DATA SUPPLIED:

######

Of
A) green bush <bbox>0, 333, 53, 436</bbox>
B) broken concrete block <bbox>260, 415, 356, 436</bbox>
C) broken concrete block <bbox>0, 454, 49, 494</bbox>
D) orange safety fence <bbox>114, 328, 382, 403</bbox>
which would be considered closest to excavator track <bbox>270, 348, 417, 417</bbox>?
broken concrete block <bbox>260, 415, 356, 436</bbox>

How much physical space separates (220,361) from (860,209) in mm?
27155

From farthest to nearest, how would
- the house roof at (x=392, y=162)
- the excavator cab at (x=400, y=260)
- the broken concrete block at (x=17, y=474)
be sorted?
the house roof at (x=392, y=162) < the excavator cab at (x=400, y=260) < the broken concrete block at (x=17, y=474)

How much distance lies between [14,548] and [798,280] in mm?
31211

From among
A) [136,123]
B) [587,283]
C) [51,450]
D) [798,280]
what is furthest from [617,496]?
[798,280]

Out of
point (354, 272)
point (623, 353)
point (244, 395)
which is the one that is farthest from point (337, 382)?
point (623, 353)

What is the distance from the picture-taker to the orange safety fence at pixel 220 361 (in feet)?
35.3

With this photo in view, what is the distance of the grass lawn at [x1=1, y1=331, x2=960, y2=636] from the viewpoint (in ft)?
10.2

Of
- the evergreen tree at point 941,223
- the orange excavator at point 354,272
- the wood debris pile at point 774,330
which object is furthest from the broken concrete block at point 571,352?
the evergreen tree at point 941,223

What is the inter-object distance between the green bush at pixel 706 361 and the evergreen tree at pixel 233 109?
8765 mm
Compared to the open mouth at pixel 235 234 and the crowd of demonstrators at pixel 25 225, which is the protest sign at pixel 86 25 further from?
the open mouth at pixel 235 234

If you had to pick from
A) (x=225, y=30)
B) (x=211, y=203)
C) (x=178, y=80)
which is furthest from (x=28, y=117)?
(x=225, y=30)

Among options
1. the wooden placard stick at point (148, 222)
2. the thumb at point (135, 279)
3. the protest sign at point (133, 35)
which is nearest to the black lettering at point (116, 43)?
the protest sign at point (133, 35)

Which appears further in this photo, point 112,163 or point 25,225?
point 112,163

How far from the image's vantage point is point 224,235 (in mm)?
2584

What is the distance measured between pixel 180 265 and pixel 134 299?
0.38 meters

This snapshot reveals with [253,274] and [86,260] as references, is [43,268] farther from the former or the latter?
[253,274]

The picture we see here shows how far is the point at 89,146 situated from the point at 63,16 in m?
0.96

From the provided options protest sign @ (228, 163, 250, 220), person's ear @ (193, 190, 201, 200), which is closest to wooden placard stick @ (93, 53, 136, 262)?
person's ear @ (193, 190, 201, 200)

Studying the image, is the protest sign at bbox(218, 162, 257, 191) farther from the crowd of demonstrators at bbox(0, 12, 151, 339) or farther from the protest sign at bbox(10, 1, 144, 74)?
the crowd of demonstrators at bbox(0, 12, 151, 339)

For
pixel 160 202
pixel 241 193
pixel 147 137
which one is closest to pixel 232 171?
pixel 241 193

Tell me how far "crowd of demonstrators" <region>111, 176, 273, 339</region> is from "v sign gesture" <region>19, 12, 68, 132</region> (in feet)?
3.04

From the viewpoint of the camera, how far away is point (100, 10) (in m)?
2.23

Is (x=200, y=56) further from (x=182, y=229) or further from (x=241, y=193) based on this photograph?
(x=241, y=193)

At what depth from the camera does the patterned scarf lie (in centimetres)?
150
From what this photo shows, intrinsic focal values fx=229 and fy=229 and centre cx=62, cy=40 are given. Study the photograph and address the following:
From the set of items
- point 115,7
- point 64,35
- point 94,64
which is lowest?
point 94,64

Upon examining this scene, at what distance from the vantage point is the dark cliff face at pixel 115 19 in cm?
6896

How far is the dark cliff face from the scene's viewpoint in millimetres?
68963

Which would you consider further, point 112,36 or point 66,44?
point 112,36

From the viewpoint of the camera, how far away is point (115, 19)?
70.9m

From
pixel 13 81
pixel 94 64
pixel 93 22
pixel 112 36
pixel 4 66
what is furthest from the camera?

######

THE PROBLEM: Reproduce all the data word for word.

TASK RESPONSE:
Of
A) green bush <bbox>0, 333, 53, 436</bbox>
B) broken concrete block <bbox>260, 415, 356, 436</bbox>
C) broken concrete block <bbox>0, 454, 49, 494</bbox>
D) orange safety fence <bbox>114, 328, 382, 403</bbox>
which would be considered closest to excavator track <bbox>270, 348, 417, 417</bbox>?
broken concrete block <bbox>260, 415, 356, 436</bbox>

How much physical space separates (220,361) from (860,209) in mm?
27155

From farthest to nearest, how would
- the house roof at (x=392, y=162)
- the excavator cab at (x=400, y=260)
- the broken concrete block at (x=17, y=474)
be sorted?
the house roof at (x=392, y=162) < the excavator cab at (x=400, y=260) < the broken concrete block at (x=17, y=474)

How much distance lies between [14,548] and [798,280] in mm?
31211

From among
A) [136,123]
B) [587,283]
C) [51,450]
D) [798,280]
what is furthest from [617,496]?
[798,280]

Out of
point (354, 272)
point (623, 353)
point (244, 395)
which is the one that is farthest from point (337, 382)?
point (623, 353)

What is the distance from the picture-taker to the orange safety fence at pixel 220 361 (in feet)?
35.3

With this photo in view, what is the distance of the grass lawn at [x1=1, y1=331, x2=960, y2=636] from the viewpoint (in ft)?
10.2

Of
- the evergreen tree at point 941,223
- the orange excavator at point 354,272
- the wood debris pile at point 774,330
which object is furthest from the broken concrete block at point 571,352?
the evergreen tree at point 941,223

What is the inter-object distance between the green bush at pixel 706 361 and the evergreen tree at pixel 233 109?
8765 mm
Compared to the open mouth at pixel 235 234 and the crowd of demonstrators at pixel 25 225, which is the protest sign at pixel 86 25 further from?
the open mouth at pixel 235 234

If you had to pick from
A) (x=225, y=30)
B) (x=211, y=203)
C) (x=178, y=80)
which is furthest from (x=28, y=117)?
(x=225, y=30)

Among options
1. the wooden placard stick at point (148, 222)
2. the thumb at point (135, 279)
3. the protest sign at point (133, 35)
which is nearest to the black lettering at point (116, 43)?
the protest sign at point (133, 35)

Which appears further in this photo, point 112,163 or point 25,225?
point 112,163

How far from the image's vantage point is point 224,235 (in mm)?
2584

What is the distance measured between pixel 180 265 and pixel 134 299?
0.38 meters

This snapshot reveals with [253,274] and [86,260] as references, is [43,268] farther from the former or the latter?
[253,274]

The picture we see here shows how far is the point at 89,146 situated from the point at 63,16 in m?
0.96

From the provided options protest sign @ (228, 163, 250, 220), person's ear @ (193, 190, 201, 200), which is closest to wooden placard stick @ (93, 53, 136, 262)?
person's ear @ (193, 190, 201, 200)

Studying the image, is the protest sign at bbox(218, 162, 257, 191) farther from the crowd of demonstrators at bbox(0, 12, 151, 339) or farther from the protest sign at bbox(10, 1, 144, 74)?
the crowd of demonstrators at bbox(0, 12, 151, 339)

For
pixel 160 202
pixel 241 193
pixel 147 137
which one is closest to pixel 232 171?
pixel 241 193

Tell me how far "crowd of demonstrators" <region>111, 176, 273, 339</region> is from "v sign gesture" <region>19, 12, 68, 132</region> (in feet)?
3.04

From the viewpoint of the camera, how far away is point (100, 10) (in m)?
2.23

Is (x=200, y=56) further from (x=182, y=229) or further from (x=241, y=193) based on this photograph?
(x=241, y=193)

At what depth from the camera does the patterned scarf lie (in centimetres)?
150
From what this photo shows, intrinsic focal values fx=229 and fy=229 and centre cx=62, cy=40 are given. Study the photograph and address the following:
From the set of items
- point 115,7
- point 64,35
- point 94,64
which is lowest?
point 94,64

Upon examining this scene, at what distance from the vantage point is the dark cliff face at pixel 115 19 in cm?
6896

How far is the dark cliff face from the scene's viewpoint in millimetres?
68963

Which would you consider further, point 112,36 or point 66,44?
point 112,36

From the viewpoint of the camera, how far away is point (115, 19)?
70.9m

From
pixel 13 81
pixel 94 64
pixel 93 22
pixel 112 36
pixel 4 66
what is furthest from the camera?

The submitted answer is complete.